- Requirement 1
In the Mullet Toss thread, why does kennethmandel62 say the outing could be a challenge? Answer in one to three sentences.
- Requirement 2
Please carry the Mullet Toss thread forward from its last post.

- Text under study
┌────────

# Mullet Toss



## kennethmandel62 (Oct 3, 2007)

I'm coming in town for the weekend and am going out there with some buddies tomorrow. It's a first for me soit'll be cool. From what I understand it's at the Florabama lounge. Who's else's going/been?


----------



## Ultralite (Oct 1, 2007)

here's a post on the Mullet Toss already...probably get some info from it...

be prepared to walk from where you park

LOTS of eye candy...

LOTS of drunk people...

good live music...

elbow room only

the BEST fish sandwiches at the Pirate's trailer...come see us...ENJOY!

http://pensacolafishingforum.com/fishingforum/Topic321684-3-1.aspx


----------



## kennethmandel62 (Oct 3, 2007)

crap...elbow room only...my buddy is in a wheelchair and is wanting to go. Hmm...this could be a challenge. Thanks for the post.


----------



## Telum Pisces (Sep 27, 2007)

> *kennethmandel62 (4/24/2009)*crap...elbow room only...my buddy is in a wheelchair and is wanting to go. Hmm...this could be a challenge. Thanks for the post.

└────────

- Collected material
┌────────

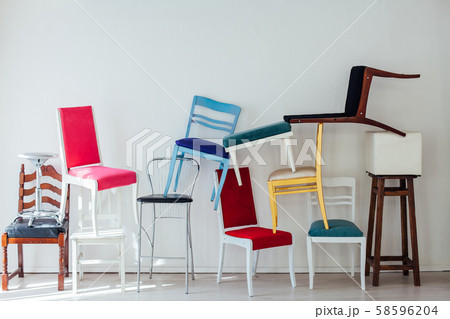 many different chairs stand in the white room 58596204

└────────

- Expected answer 1
Ultralite warned that the event is "elbow room only," and kennethmandel62's buddy, who wants to go, uses a wheelchair. A packed crowd would make getting around hard for him.

- Expected answer 2
Definately going to be a challenge. The sand everywhere is not going to help either.


----------



## kennethmandel62 (Oct 3, 2007)

We're still brainstorming now, but pulling him in a raft seems to be the best solution. We figure we'll get there early enough to get a spot, put him in a beach chair and relax there. What do yall think?


----------



## Ultralite (Oct 1, 2007)

most businesses are ADA certified so they should be able to accommodate...

when you say get there early, i hope you mean before 9:00AM...we're doing the parking too...east side of the bama, gulf side...$10...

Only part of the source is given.